Wende als Chance gesehen
Doch als die Wende kam, wusste der Ingenieur sofort, dass man sich gegen die Gemüsemächte aus Holland und anderswo auf dem Weltmarkt nicht durchsetzen wird. Rüb suchte den Absprung und fand ihn. Einzuschieben ist an dieser Stelle jedoch, dass der damals 34-Jährige keineswegs traurig über den Untergang der DDR war. „Ich musste zwar persönlich nie unter dem Staat leiden und war auch nie politisch tätig, aber es war einfach schrecklich mit ansehen zu müssen, wie die DDR und auch die Stadt Naumburg mehr und mehr verfielen. Die allgemeine Unzufriedenheit war riesig. Die Wende war die einzige Chance, da etwas zu retten.“
1990 Einstieg in die Stadtverwaltung
Seine Rettung kam schon 1990 mit der Stellenausschreibung der Stadt Naumburg. Rüb bewarb sich für das Gartenbauamt, bekam die Stelle und stieg alsbald sogar zum Amtsleiter auf. „Eine enorm spannende Zeit, es gab massive Fördermittel, viele ABM-Stellen und viel weniger Bürokratie“, erinnert er sich. Und auch daran, wie ihn der damalige und mittlerweile verstorbene Oberbürgermeister Curt Becker, auf den er große Stücke hält, einmal nach Halle schickte, weil es dort Fördermittel geben sollte. „450.000 D-Mark haben wir da abgeräumt, für den Radweg, den Bürgergarten und die Umgestaltung des Stadtparks.“ Neue Grünflächen, Spielplätze und Schulhöfe entstanden unter seiner Regie. „Es war wunderbar Naumburg wieder mit aufzubauen“, so Rüb.

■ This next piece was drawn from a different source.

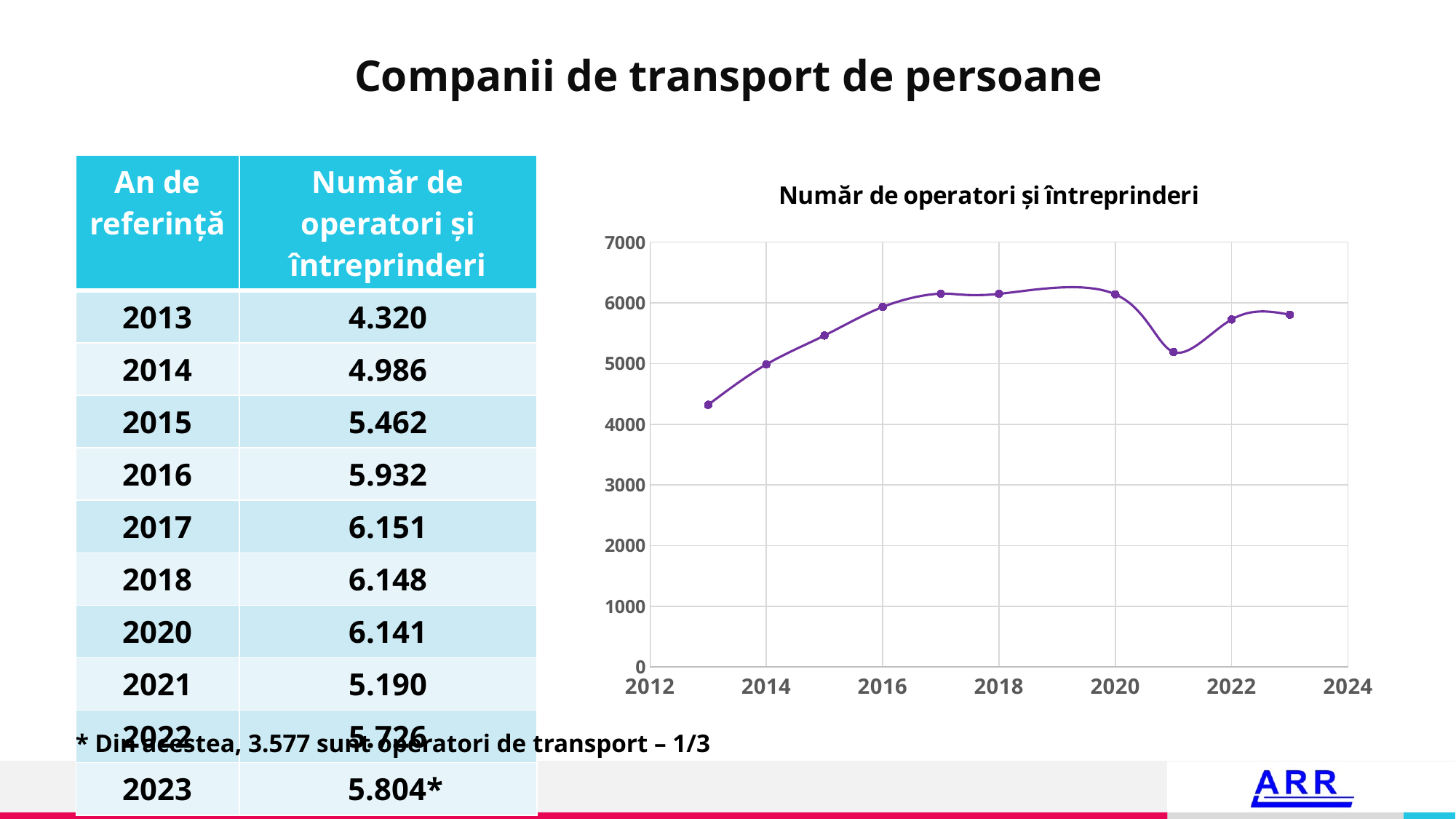
What is the title of the chart? Număr de operatori și întreprinderi How many data points are plotted on the line chart? 10 Which is larger, the value for 2016 or the value for 2021? 2016 Is the value for 2017 greater or less than 6000? greater What is the difference between the values for 2014 and 2013? 666 What kind of chart is shown on the slide? line chart Is the value for 2013 greater or less than 5000? less What is the number of operators and enterprises for 2021? 5.190 Which year has the lowest number of operators and enterprises? 2013 Is the value for 2023 greater or less than 6000? less What is the number of operators and enterprises for 2013? 4.320 What is the number of operators and enterprises for 2017? 6.151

Nach 17 Jahren und dem Zusammenschluss von Gartenbau- und Tiefbauamt wurde er jedoch versetzt, leitete fortan das Verkehrs- und später auch das Ordnungsamt. Freuen konnte er sich wenig. „Anstatt Dinge umzugestalten und auch mal ein Lob zu bekommen, kriegt man im Ordnungsamt immer nur die Dinge auf den Tisch, die nicht funktionieren.“ Wenn Hunde zu laut bellten oder sonstige Nachbarschaftsstreitigkeiten an ihn herangetragen wurden, versuchte er immer, die Behörde weitgehend außen vor zu lassen. Gestalten konnte Rüb aber auch im Ordnungsamt, etwa hinsichtlich der Sicherheitskonzepte für Kirschfest, Weinmeile und andere Höhepunkte. „So was gab es zunächst einmal nicht. Bei der Bombendrohung zum Kirschfestfreitag 2017 hat man dann aber gesehen, dass solche Konzepte wichtig sein können und auch funktionieren.“
Für neue Aufgaben immer aufgeschlossen
Dass er seine Arbeit - auch wenn nun nicht mehr die eigentlich gewünschte - ernst nahm, brachte ihm zur Verabschiedung großes Lob von Oberbürgermeister Bernward Küper ein. „Was ich an Herrn Rüb besonders geschätzt habe, ist, dass er für neue Aufgaben in der Verwaltung immer aufgeschlossen war und der Mensch für ihn im Mittelpunkt stand“, sagte das Stadtoberhaupt.
Doch auch im Ruhestand wird Andreas Rüb, der zwei erwachsene Kinder aus erster Ehe hat, den Kontakt zur Verwaltung nicht verlieren und durch seine Ehefrau Steffi Spindler, die im Schulamt tätig ist, auf dem neuesten Stand bleiben. Auch wenn er nicht mehr Teil der Verwaltung ist, so bleibt er wohl immer ein Fan der Domstadt. „Wenn man sich so umschaut, kann man schon glücklich sein, was alles passiert ist. Da sind nicht alle Städte der Umgebung so weit gekommen“, sagt er und verweist auch auf die erfolgreichen Dorferneuerungsprogramme etwa in Flemmingen und Großjena.
Reisen und Musik sind Leidenschaften
Die freigewordene Zeit wird Rüb nun in seine Hobbys stecken. Ein großer Freund von klassischer Musik ist er, auf CD oder sogar noch Vinylplatte. „Die Musik einfach nur vom Laptop abzuspielen ist mir nichts, da würde mir einfach was fehlen“, sagt der 65-Jährige. Auch das Reisen ist eine Leidenschaft. Im April geht es nach Peru und dort auch in die beeindruckende Ruinenstadt Machu Picchu.
Vor allem aber wird der frisch gebackene Rentner nun mit noch mehr Zeit und Eifer seinen liebgewonnenen Weinberg hegen und pflegen. „Im Frühjahr 1991 sagte mir Andreas Legall vom städtischen Friedhof, dass der Wein auf dem Klingerberg vergammelt, wenn er nicht bald verschnitten wird.“ Rüb kümmerte sich und bewirtschaftet nun seit vielen Jahren die rund 1.000 Stöcke Gutedel auf der unteren Terrasse. Die Trauben bringt er zu Winzer Klaus Böhme, der daraus die edlen Tropfen zaubert.